What you should do:
All of the records that follow need to be copied word for word, without the pictures.

________________________

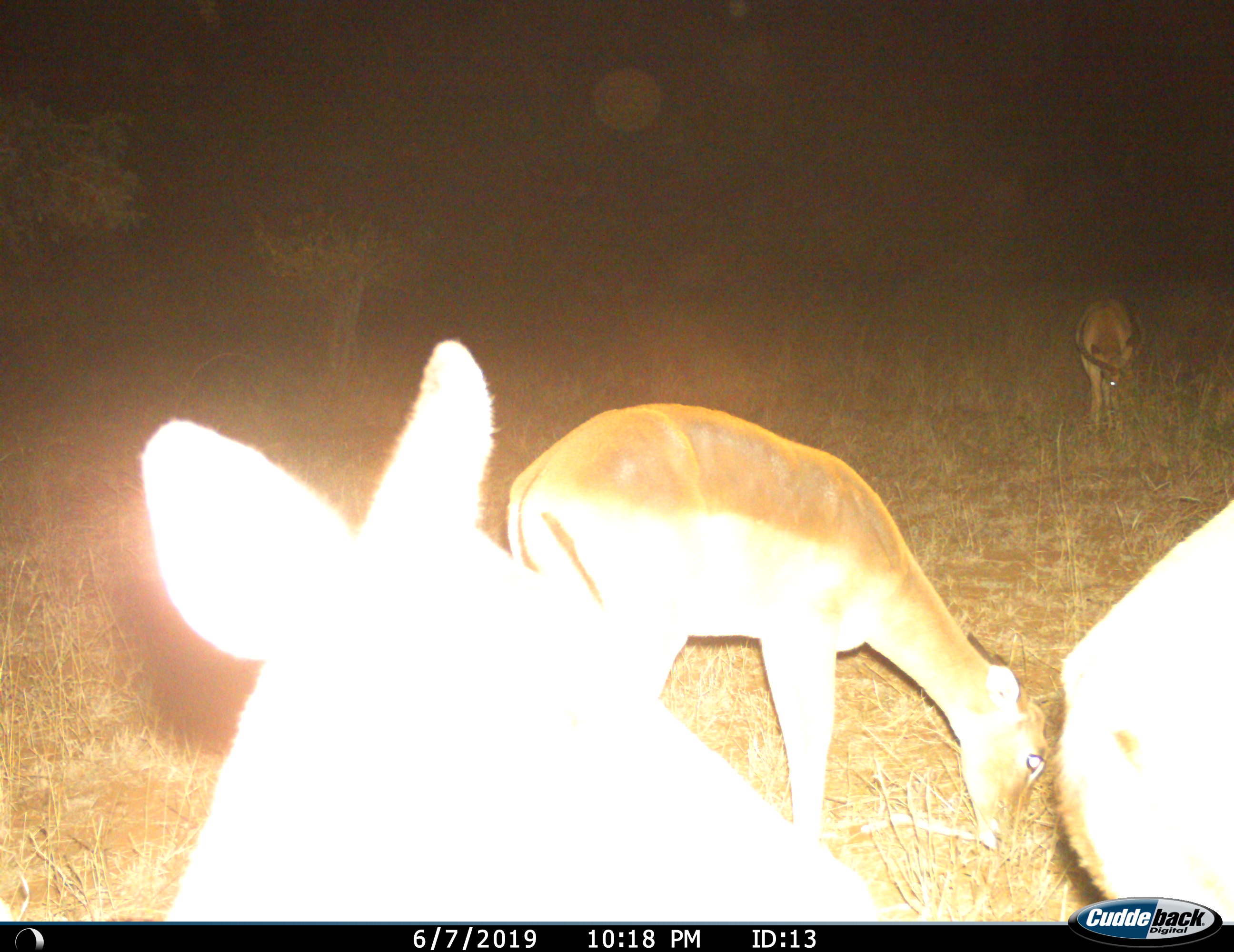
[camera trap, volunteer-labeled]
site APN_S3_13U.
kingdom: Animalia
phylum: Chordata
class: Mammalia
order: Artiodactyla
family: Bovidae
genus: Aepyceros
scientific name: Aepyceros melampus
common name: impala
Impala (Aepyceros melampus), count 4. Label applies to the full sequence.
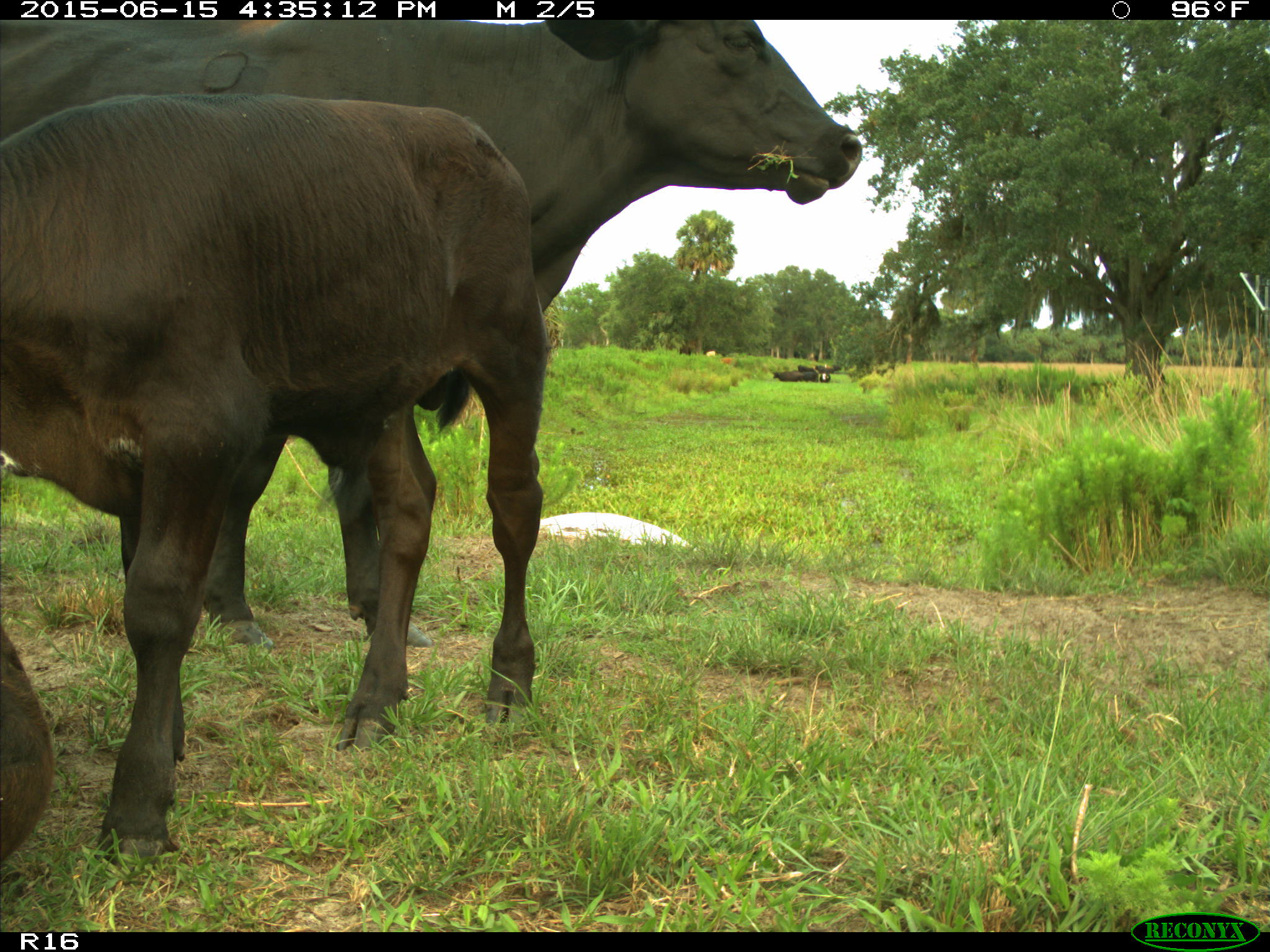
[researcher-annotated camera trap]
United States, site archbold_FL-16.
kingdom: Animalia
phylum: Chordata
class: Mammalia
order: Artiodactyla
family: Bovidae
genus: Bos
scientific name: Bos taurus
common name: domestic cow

________________________

Solution for this exercise:
[camera trap, volunteer-labeled]
site APN_S3_13U.
kingdom: Animalia
phylum: Chordata
class: Mammalia
order: Artiodactyla
family: Bovidae
genus: Aepyceros
scientific name: Aepyceros melampus
common name: impala
Impala (Aepyceros melampus), count 4. Label applies to the full sequence.
[researcher-annotated camera trap]
United States, site archbold_FL-16.
kingdom: Animalia
phylum: Chordata
class: Mammalia
order: Artiodactyla
family: Bovidae
genus: Bos
scientific name: Bos taurus
common name: domestic cow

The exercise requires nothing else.